I also saw someone in a shirt that read: “I’m not asleep. My mind is alive.”
If you didn’t get those references … well, then what were you doing there?
Grateful Dead fans, Bruce Springsteen fans: You probably see similarities. Swifties without tickets roamed Indianapolis streets before the shows, holding a finger in the wind. That’s classic Deadhead for “I need one ticket.” Also known in Dead-ese as “a miracle.” Music may be the organizing force, but since we more or less know what we’ll hear, the music is merely a way into a coded universe constructed partly by that audience. Swift herself spends a huge part of the show staring directly into cameras, as if she’s staring at you alone. That’s when she isn’t staring into the crowd, smiling and winking — playing, at least, an answer to decades of self-congratulatory concert gods.
2. The Age of the Impersonal Pop Star is Over.
The irony of the Eras Tour is that even as it made Swift a global force, she comes off human in the show, not a caricature or even, despite all the theater involved, a posturing idol. In fact, whether you believe her or not, a chunk of her show features Swift singing that not everything is about her. I write that despite that, a few blocks from Lucas Oil Stadium, a Marriott installed a massive Taylor Swift on its facade, a mural rising nearly as high as the 34-story hotel itself. You could see this Tay-Zilla from clear across downtown. That’s not her doing. But even when Robert Plant was whole-heartedly drunk on his own glow, playing a golden god on Led Zeppelin tours, he wouldn’t have dreamed of such lionizing. Then again, no one sought his presidential nod — or accused him of interfering in politics.
He was also never accused of single-handedly inflating ticket prices, destroying the environment by using private jets, being a capitalist pig in service to an elitist power structure, dating racists or failing to call for a cease fire in the Middle East. Fairly or not, Swift has heard of all of that and way more — why can’t she show dogs some love, too?
My point is, if even Taylor Swift can fake a real smile night after night — as well as laugh a laugh that sounds like a genuine laugh — what excuse do other pop stars have anymore? Think about that next summer when Oasis holds you emotionally at arm’s length. A woman sitting behind me at the show had Neil Young lyrics scrawled on her arm in marker. I asked her why. She said Taylor used to do this before concerts, so this fan does this a lot, whenever she feels good, sad, anything, she does it for herself — to remind her to feel something.
3. The Only Universal Culture Left is Female.

Information provided:
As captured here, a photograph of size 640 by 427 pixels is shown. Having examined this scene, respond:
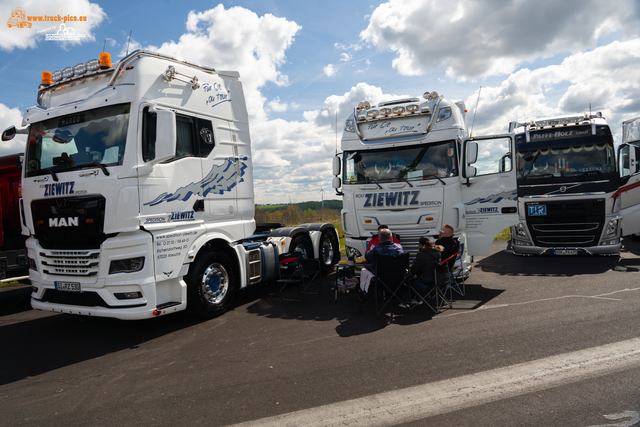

Prompt A: In the piece on Taylor Swift's Eras Tour, what did the woman sitting behind the writer have written on her arm?
Prompt B: Carry the piece on Taylor Swift's Eras Tour onward from its last heading by writing the section that follows it.

Result A: Neil Young lyrics, written in marker.

Result B:
There was a moment in the Eras Tour reserved for variety, a two-song bit where the show leaves its well-oiled track and alters nightly. Anything can happen, but typically Swift plays a medley on guitar followed by a medley on piano. More surprising, the night I attended, was the red, white and blue dress Swift wore during those songs, the colors less flag-like than melting together. It came, of course, days before the election. She paired that with a song titled “The Prophesy.” The refrain: “Who do I have to speak to / About if they can redo the prophecy?” It’s not a political song but briefly became one.
It reminded me of the Olympics, how politics are present but often unspoken. The Eras Tour itself was like the Olympics, from the stage surface itself doubling as a screen to parades of dancers who enter the stadium with billowing sails above their heads. Like the Olympics, the Eras Tour was also that rare 21st century culture most Americans are aware of and sometimes form opinions about, even if they never bothered to watch. It’s like mainstream culture before streaming, iPods, the internet and TikTok; it’s of a piece with “M*A*S*H*” and” “Star Wars” and Michael Jackson. It’s closest in cheery spirit to Paul McCartney (a Taylor BFF), though a reminder pop music right now is named Olivia and Sabrina and Lana and Charli, decidedly female, crafted by females for females.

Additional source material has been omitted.